I wanted to update this thread as I've found a resolution to this issue, and it might be good to include this in the vLLM documentation. I'm running on a very large OpenShift cluster with a high numbe of CPU on the nodes, and after digging really deep into RAY I found the issue is not with vLLM but rather how RAY works and this simply needed 2 things done.

  1. I modified .../site-packages/vllm/engine/ray_utils.py

look for the line 83

--> ray.init(address=ray_address, ignore_reinit_error=True) Modify this to: --> ray.init(address=ray_address, ignore_reinit_error=True, num_gpus=2, num_cpus=2)

This actually solved my problem — running vLLM with TP via Ray within a container provsioned via OpenShift. I can share more details if needed. Thanks @ernestol0817 !
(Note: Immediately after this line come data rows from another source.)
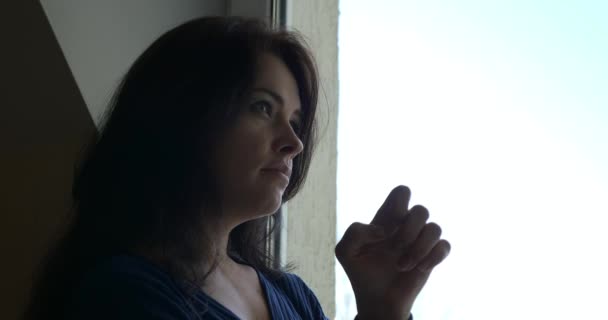 Θλιβερή Γυναίκα Στέκεται Και Σκέφτεται Περιμένοντας Κοιτάζοντας Έξω Από Παράθυρο — Αρχείο Βίντεο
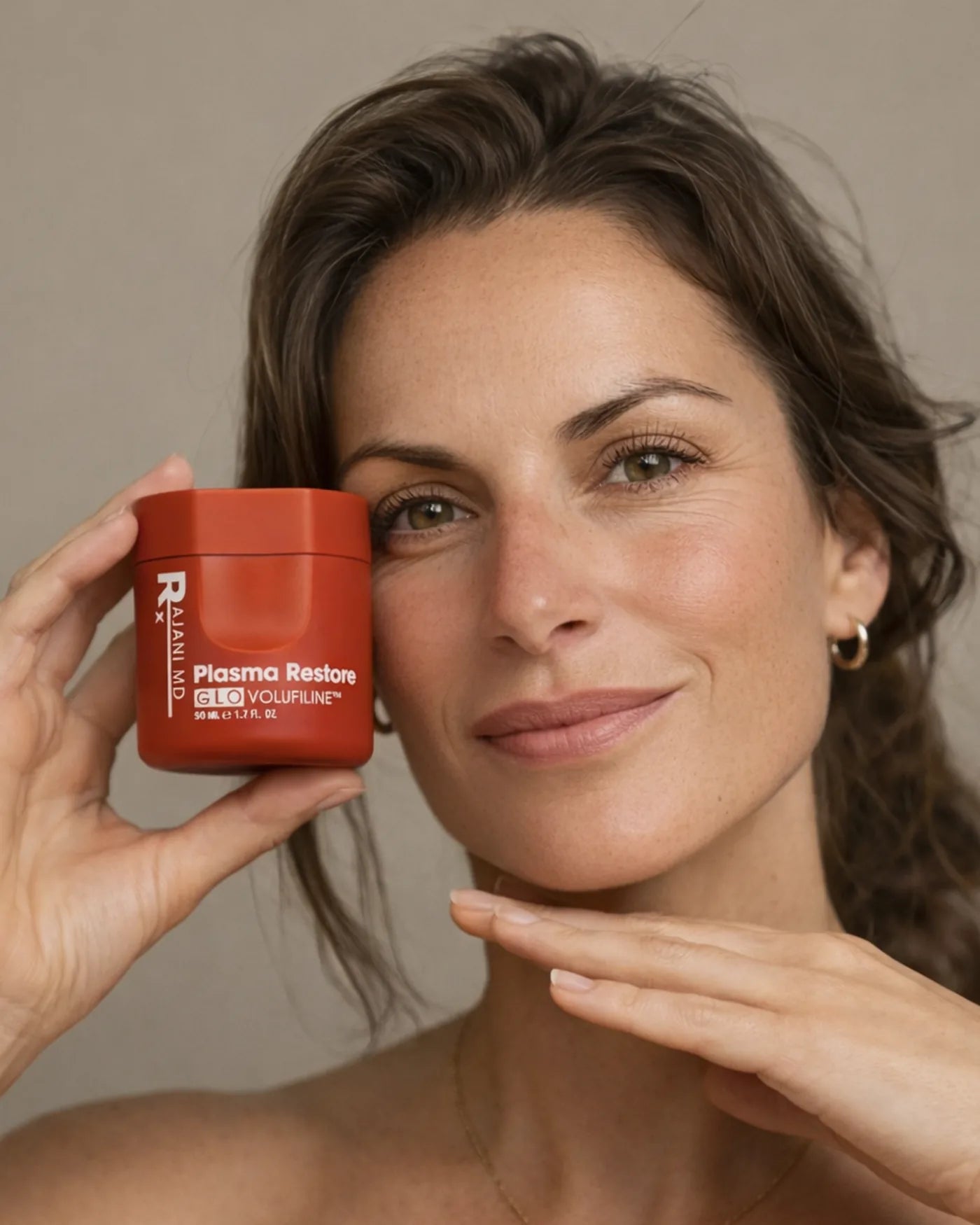 Woman holding a jar of Plasma Restore GLO Volufiline Cream beside her cheek
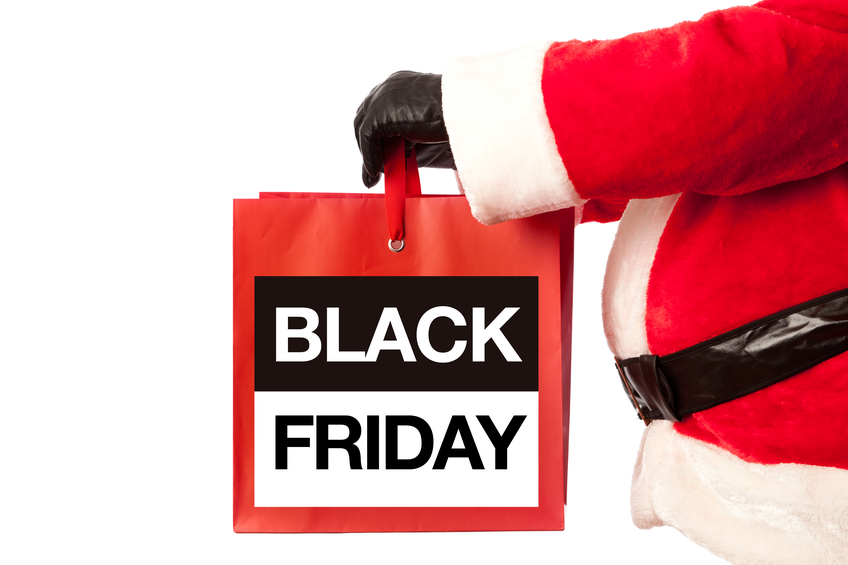 Christmas Santa Claus with a Black Friday Shopping billboard sign presented on a white background. A happy Santa Claus pointing at a Black Friday sign, the biggest Christmas shopping day on the Friday after Thanksgiving. Photographed in vertical format, Isolated on a white background.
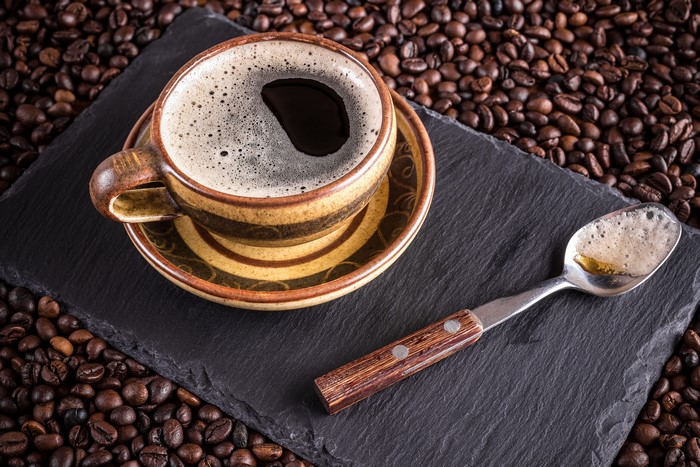 Coffee cup and spoon on slate with coffee beans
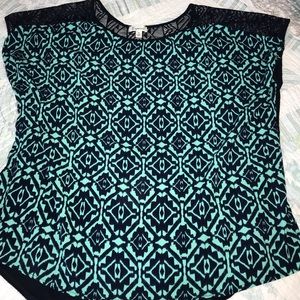 Cute light weight top. Back is solid dark blue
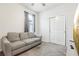 Guest bedroom featuring a comfortable sofa, closet and neutral decor at 6374 Bradford Woods Dr, Zephyrhills, FL 33542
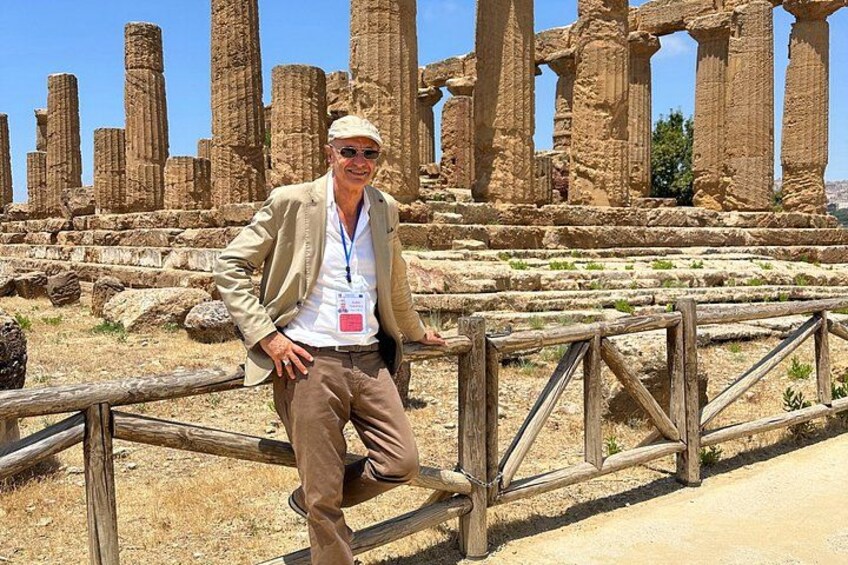 A person standing in front of ancient ruins with columns. 5
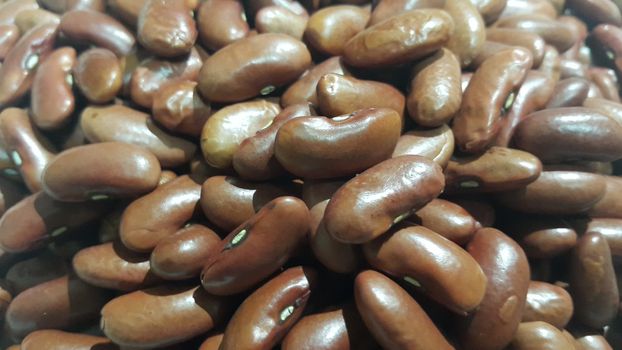 Kidenry beans:   Closeup view of uncooked red kidney beans. Dark red useful beans background.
youkaichao commented 4 months ago

can you please reply to https://github.com/vllm-project/vllm/issues/4462 and https://github.com/vllm-project/vllm/issues/5360 ? some openshift users are suffering there.

thobicex commented 3 months ago

I am still looking forward to get my sponsor GitHub profile verified, when I am in the state. Am out of the country for projects which needed to be fulfill with LLC law firms.

rcarrata commented 3 months ago

@nelsonspbr can you please post your example of vllm with TP via Ray within a container provisioned via OpenShift? I'm really interested! On the other hand, is this creating a Ray Cluster with the vLLM image in one of the ray workers in the workerGroupSpecs?

jbohnslav commented 3 days ago

Would appreciate a working example. I'm having difficulties running more than one tensor parallel Ray Serve application. I suspect it has something to do with vLLM initializing Ray / altering placement groups within each application.